Transcribe the entries exactly; images are not part of the copy.

■ **Dataset records**:

[Start of Attachment]

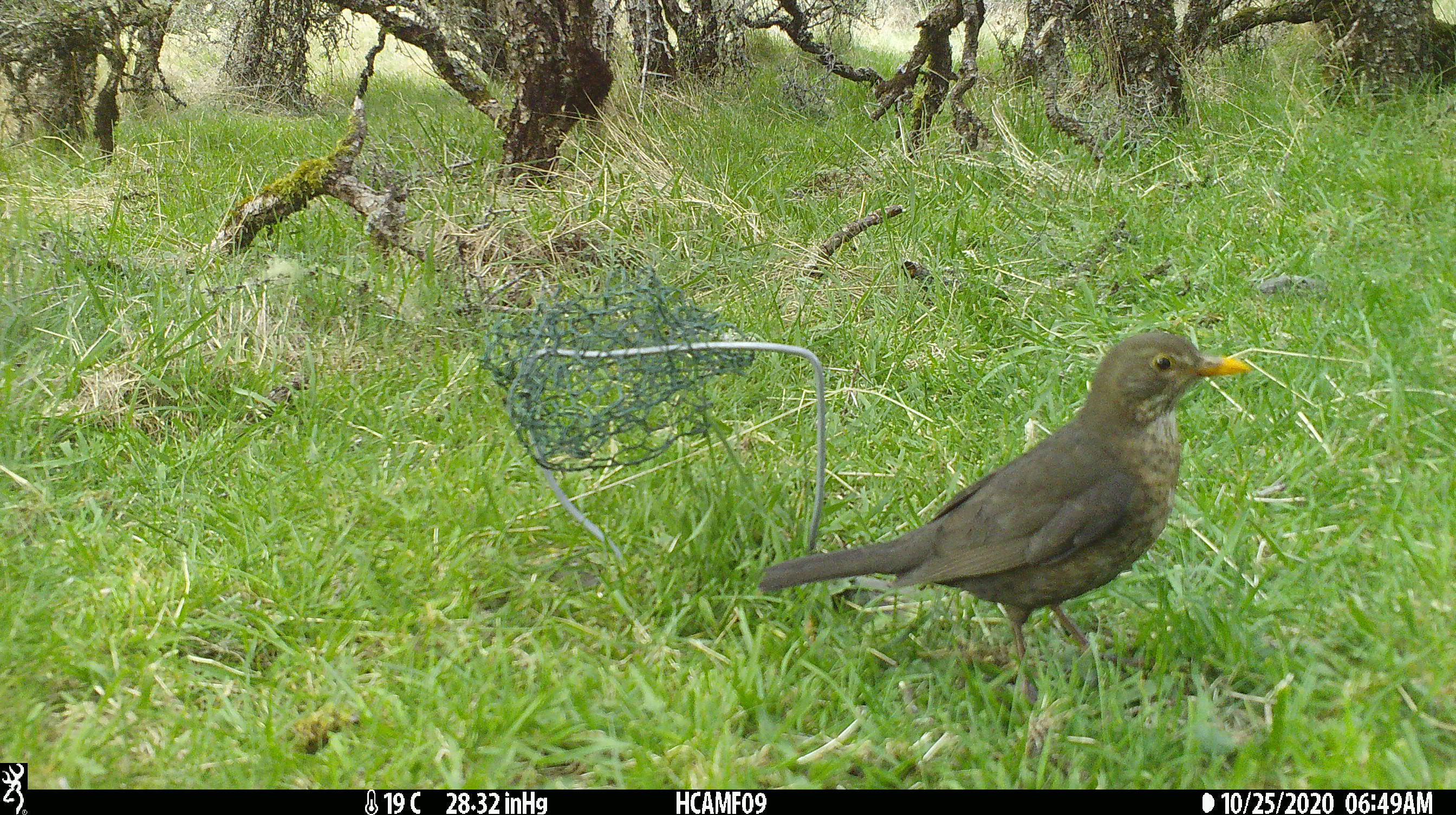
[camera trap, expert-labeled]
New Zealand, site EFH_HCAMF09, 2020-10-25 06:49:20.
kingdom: Animalia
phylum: Chordata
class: Aves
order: Passeriformes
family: Turdidae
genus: Turdus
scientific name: Turdus merula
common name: eurasian blackbird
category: blackbird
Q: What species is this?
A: Blackbird (eurasian blackbird) (Turdus merula).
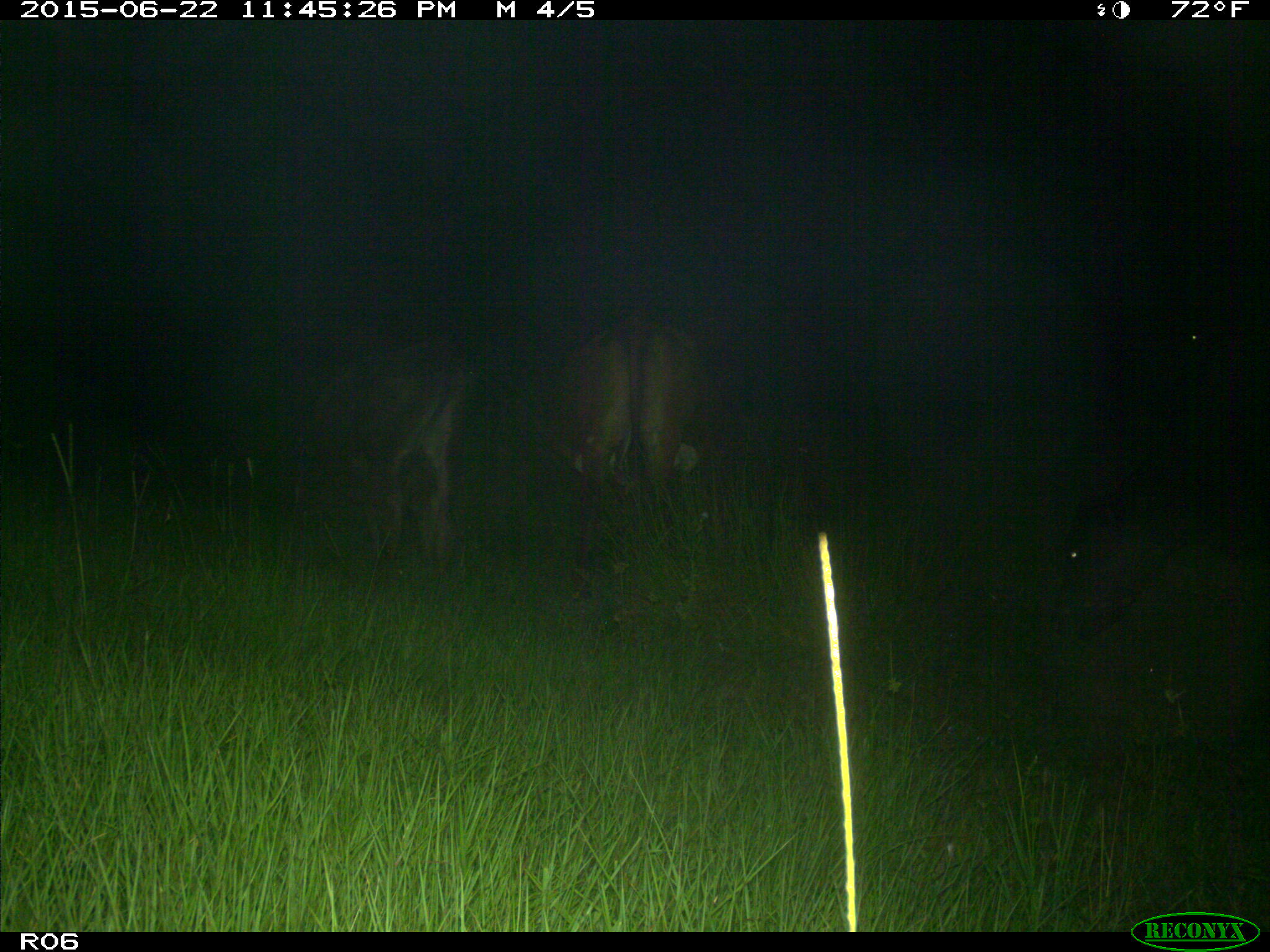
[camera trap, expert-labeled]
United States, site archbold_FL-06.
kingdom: Animalia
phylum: Chordata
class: Mammalia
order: Artiodactyla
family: Bovidae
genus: Bos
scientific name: Bos taurus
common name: domestic cow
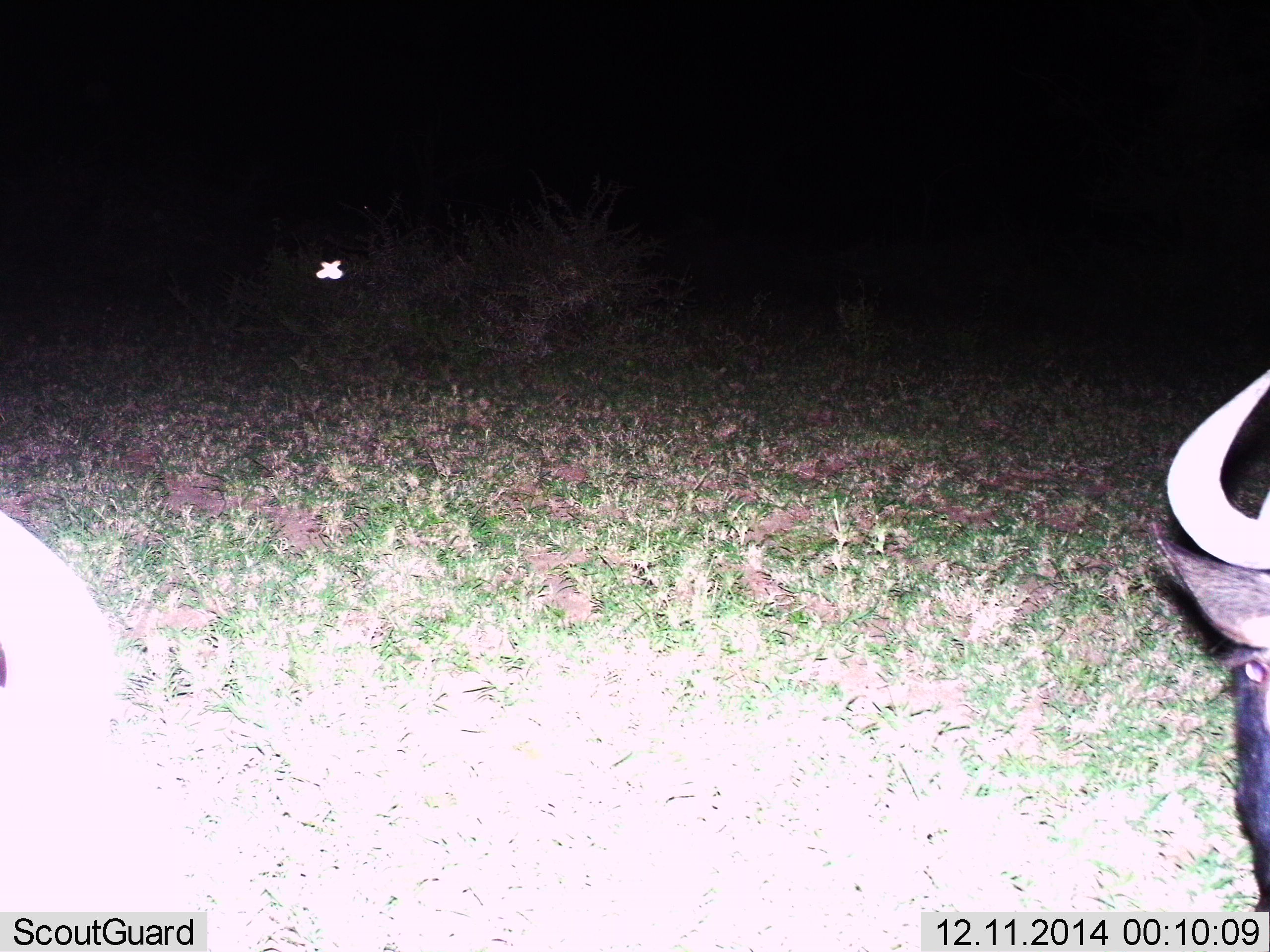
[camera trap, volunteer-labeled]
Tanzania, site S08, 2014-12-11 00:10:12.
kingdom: Animalia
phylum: Chordata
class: Mammalia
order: Artiodactyla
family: Bovidae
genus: Connochaetes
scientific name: Connochaetes taurinus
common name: blue wildebeest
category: wildebeest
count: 1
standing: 58%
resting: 17%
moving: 8%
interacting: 0%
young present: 0%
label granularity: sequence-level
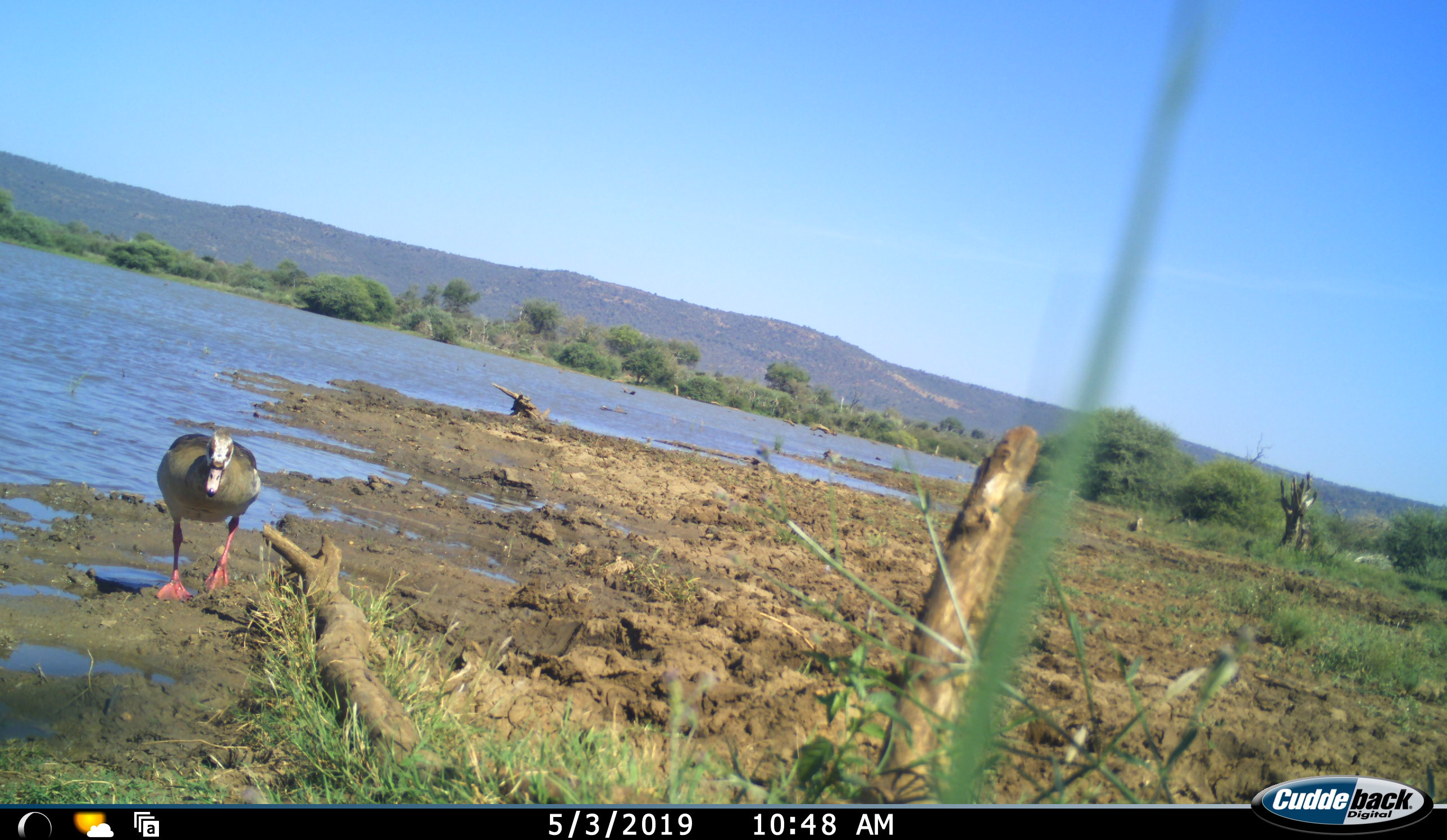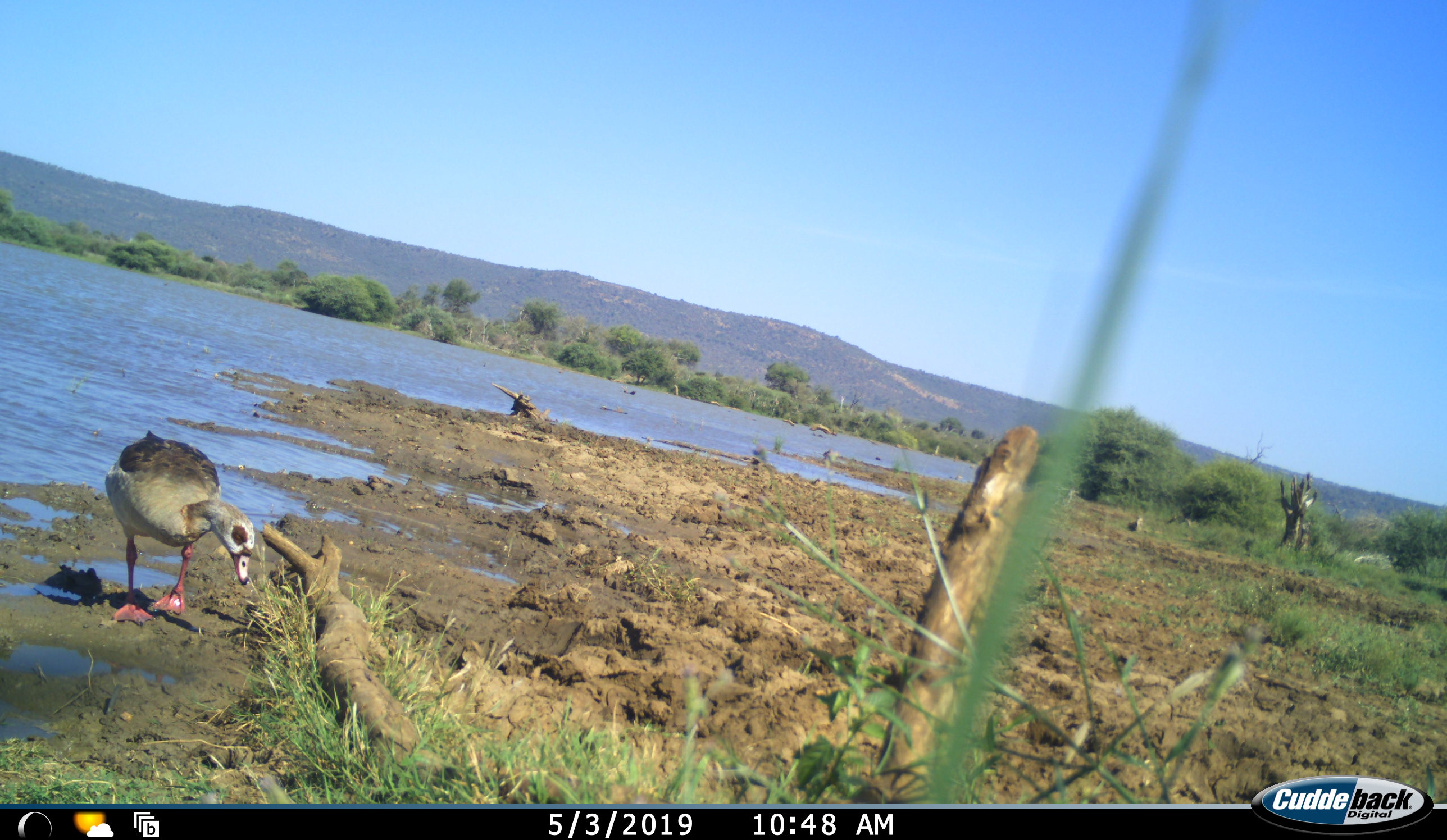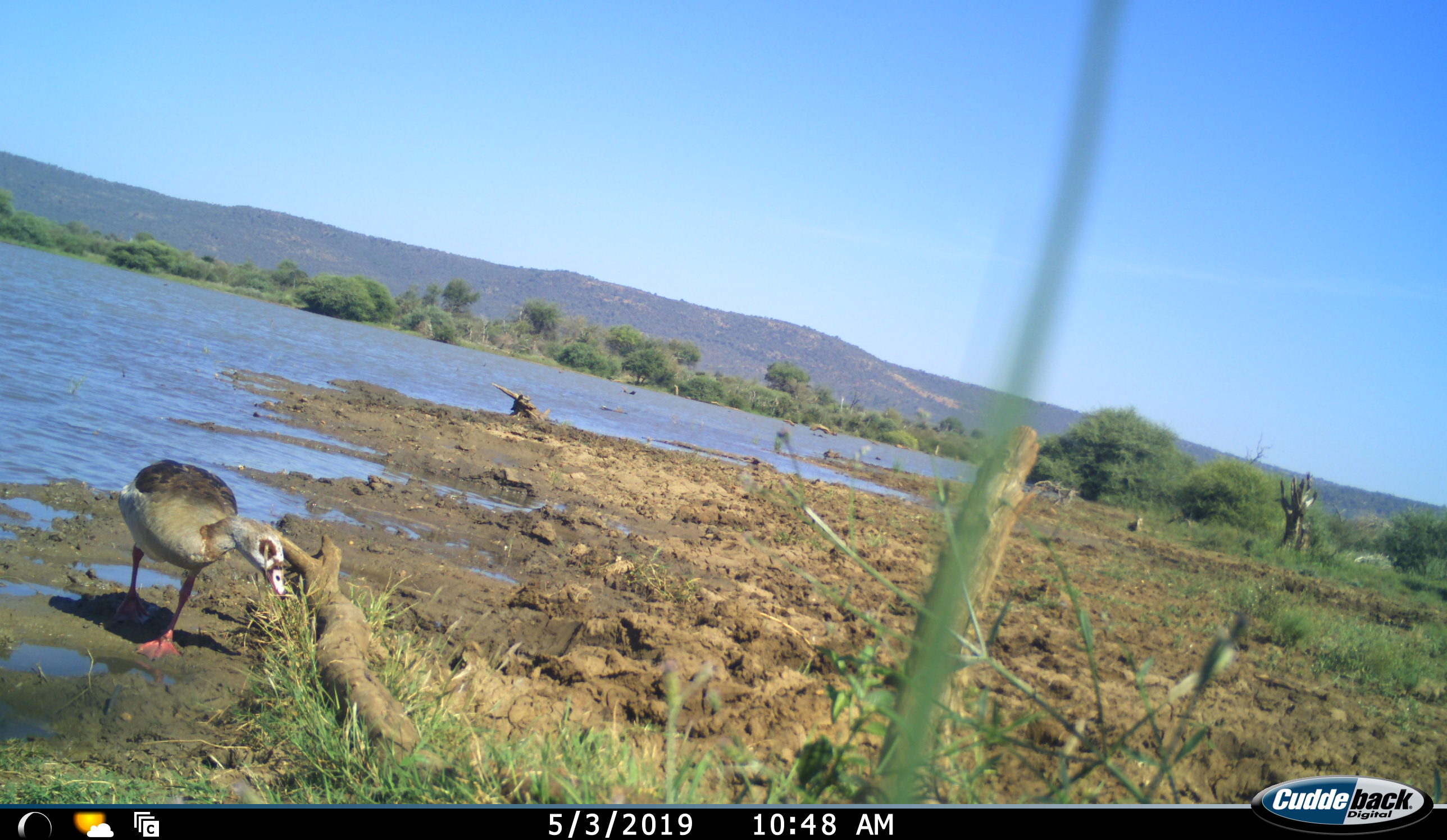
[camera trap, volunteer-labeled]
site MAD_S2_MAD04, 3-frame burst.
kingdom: Animalia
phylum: Chordata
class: Aves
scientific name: Aves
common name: bird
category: birdother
Birdother (bird) (Aves), count 1. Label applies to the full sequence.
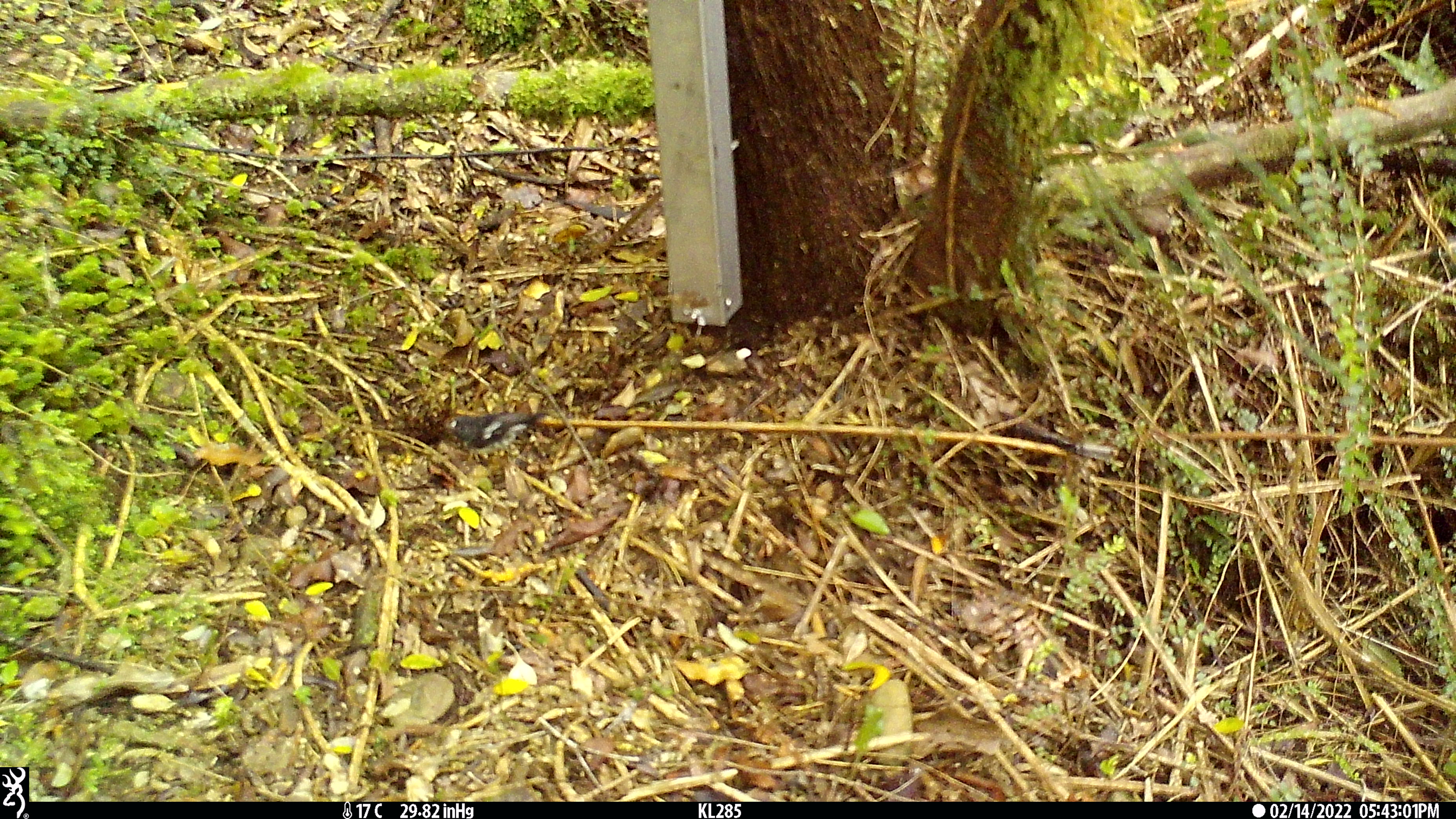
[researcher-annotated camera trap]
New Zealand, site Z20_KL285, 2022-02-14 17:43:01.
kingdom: Animalia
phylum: Chordata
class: Aves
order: Passeriformes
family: Petroicidae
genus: Petroica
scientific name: Petroica macrocephala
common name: tomtit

[End of Attachment]

■ **Exercise response**:
[camera trap, expert-labeled]
New Zealand, site EFH_HCAMF09, 2020-10-25 06:49:20.
kingdom: Animalia
phylum: Chordata
class: Aves
order: Passeriformes
family: Turdidae
genus: Turdus
scientific name: Turdus merula
common name: eurasian blackbird
category: blackbird
Q: What species is this?
A: Blackbird (eurasian blackbird) (Turdus merula).
[camera trap, expert-labeled]
United States, site archbold_FL-06.
kingdom: Animalia
phylum: Chordata
class: Mammalia
order: Artiodactyla
family: Bovidae
genus: Bos
scientific name: Bos taurus
common name: domestic cow
[camera trap, volunteer-labeled]
Tanzania, site S08, 2014-12-11 00:10:12.
kingdom: Animalia
phylum: Chordata
class: Mammalia
order: Artiodactyla
family: Bovidae
genus: Connochaetes
scientific name: Connochaetes taurinus
common name: blue wildebeest
category: wildebeest
count: 1
standing: 58%
resting: 17%
moving: 8%
interacting: 0%
young present: 0%
label granularity: sequence-level
[camera trap, volunteer-labeled]
site MAD_S2_MAD04, 3-frame burst.
kingdom: Animalia
phylum: Chordata
class: Aves
scientific name: Aves
common name: bird
category: birdother
Birdother (bird) (Aves), count 1. Label applies to the full sequence.
[researcher-annotated camera trap]
New Zealand, site Z20_KL285, 2022-02-14 17:43:01.
kingdom: Animalia
phylum: Chordata
class: Aves
order: Passeriformes
family: Petroicidae
genus: Petroica
scientific name: Petroica macrocephala
common name: tomtit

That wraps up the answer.